GOAL OF THE EXERCISE: Keeping every line intact, print the records that follow.

—————

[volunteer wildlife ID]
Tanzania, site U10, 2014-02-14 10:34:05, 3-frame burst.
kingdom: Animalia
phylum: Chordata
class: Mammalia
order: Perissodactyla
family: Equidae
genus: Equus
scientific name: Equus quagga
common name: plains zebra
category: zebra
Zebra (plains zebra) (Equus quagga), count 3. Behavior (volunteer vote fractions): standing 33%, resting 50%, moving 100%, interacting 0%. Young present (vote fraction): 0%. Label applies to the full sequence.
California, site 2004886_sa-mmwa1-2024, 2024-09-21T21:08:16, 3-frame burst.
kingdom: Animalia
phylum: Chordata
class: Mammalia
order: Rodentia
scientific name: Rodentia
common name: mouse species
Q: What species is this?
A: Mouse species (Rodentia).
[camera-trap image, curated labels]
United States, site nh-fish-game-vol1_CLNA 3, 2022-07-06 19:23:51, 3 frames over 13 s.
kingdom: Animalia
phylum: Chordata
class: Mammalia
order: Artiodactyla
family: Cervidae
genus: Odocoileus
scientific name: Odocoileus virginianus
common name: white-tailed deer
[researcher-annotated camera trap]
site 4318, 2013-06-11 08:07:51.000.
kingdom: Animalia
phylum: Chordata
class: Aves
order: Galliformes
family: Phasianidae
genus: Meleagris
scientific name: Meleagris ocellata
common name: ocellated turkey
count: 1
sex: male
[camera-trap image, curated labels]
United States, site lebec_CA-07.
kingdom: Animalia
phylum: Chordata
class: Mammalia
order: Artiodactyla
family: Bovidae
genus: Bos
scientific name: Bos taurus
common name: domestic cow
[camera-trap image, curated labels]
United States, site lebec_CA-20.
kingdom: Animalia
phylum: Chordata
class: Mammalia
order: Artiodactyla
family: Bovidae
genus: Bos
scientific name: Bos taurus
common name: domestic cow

—————

ANSWER TO THIS TASK:
[volunteer wildlife ID]
Tanzania, site U10, 2014-02-14 10:34:05, 3-frame burst.
kingdom: Animalia
phylum: Chordata
class: Mammalia
order: Perissodactyla
family: Equidae
genus: Equus
scientific name: Equus quagga
common name: plains zebra
category: zebra
Zebra (plains zebra) (Equus quagga), count 3. Behavior (volunteer vote fractions): standing 33%, resting 50%, moving 100%, interacting 0%. Young present (vote fraction): 0%. Label applies to the full sequence.
California, site 2004886_sa-mmwa1-2024, 2024-09-21T21:08:16, 3-frame burst.
kingdom: Animalia
phylum: Chordata
class: Mammalia
order: Rodentia
scientific name: Rodentia
common name: mouse species
Q: What species is this?
A: Mouse species (Rodentia).
[camera-trap image, curated labels]
United States, site nh-fish-game-vol1_CLNA 3, 2022-07-06 19:23:51, 3 frames over 13 s.
kingdom: Animalia
phylum: Chordata
class: Mammalia
order: Artiodactyla
family: Cervidae
genus: Odocoileus
scientific name: Odocoileus virginianus
common name: white-tailed deer
[researcher-annotated camera trap]
site 4318, 2013-06-11 08:07:51.000.
kingdom: Animalia
phylum: Chordata
class: Aves
order: Galliformes
family: Phasianidae
genus: Meleagris
scientific name: Meleagris ocellata
common name: ocellated turkey
count: 1
sex: male
[camera-trap image, curated labels]
United States, site lebec_CA-07.
kingdom: Animalia
phylum: Chordata
class: Mammalia
order: Artiodactyla
family: Bovidae
genus: Bos
scientific name: Bos taurus
common name: domestic cow
[camera-trap image, curated labels]
United States, site lebec_CA-20.
kingdom: Animalia
phylum: Chordata
class: Mammalia
order: Artiodactyla
family: Bovidae
genus: Bos
scientific name: Bos taurus
common name: domestic cow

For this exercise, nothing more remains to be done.